Minggu kemarin saya ke Taman Prasasti. Kalian sudah pernah? Ini sebenarnya adalah sebuah museum, yang adalah bekas makam yang telah dikosongkan sehingga yang tersisa adalah nisan dan segala yang menyertainya (sudah nggak ada jasad di makamnya ya). Lokasinya di Tanah Abang I, bersebelahan dengan Kantor Walikota Jakarta Pusat.
Ini kali kedua saya berkunjung ke Taman Prasasti. Sebelumnya, di tahun 2013. Well, sebenarnya di tahun 1990-an saya sering ding ke sana tapi sudah tak tercatat di ingatan. Apalagi dulu sering main catur di Gedung KONI, yang notabene tinggal ngesot udah sampe deh ke Taman Prasasti.

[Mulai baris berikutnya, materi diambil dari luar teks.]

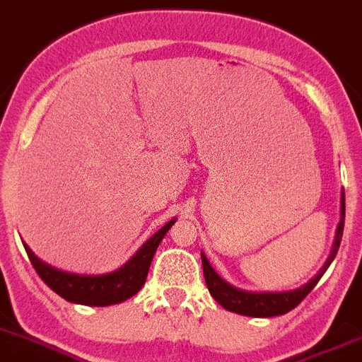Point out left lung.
I'll list each match as a JSON object with an SVG mask.
<instances>
[{
    "label": "left lung",
    "mask_w": 362,
    "mask_h": 362,
    "mask_svg": "<svg viewBox=\"0 0 362 362\" xmlns=\"http://www.w3.org/2000/svg\"><path fill=\"white\" fill-rule=\"evenodd\" d=\"M344 223H345V193L341 192V219L338 223L337 229V238L333 243L332 255H329L326 264L322 266V269L310 279L309 283L297 290L291 291H279V293H252V291H243L231 286L229 283L224 281L219 274L214 271V267L209 264L207 257L202 254V266H204V276L205 283H207V288L211 291V295L219 302L221 305L226 310L231 313L243 314V316H252V317H273V316H281L286 314L288 310L295 309L302 300L310 293V290L317 285V281L321 279V276L325 274V271L328 269V266L332 264V260L335 259L338 247H340L341 235H344Z\"/></svg>",
    "instance_id": "1"
}]
</instances>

Nggak banyak perubahan antara kunjungan tahun 2013 dan tahun 2017 ini. Ada sih, beberapa yang berpindah posisi seperti kereta-kereta, peti mati Bung Karno dan Bung Hatta, selainnya itu masih sama (seingat saya ya).
Nisan-nisan masih berdiri tegak dengan cerita yang disimpannya sendiri-sendiri.
Patung-patung malaikat masih anggun membentangkan atau menguncupkan sayapnya, meski banyak dari mereka yang patah tangan ataupun patah sayap.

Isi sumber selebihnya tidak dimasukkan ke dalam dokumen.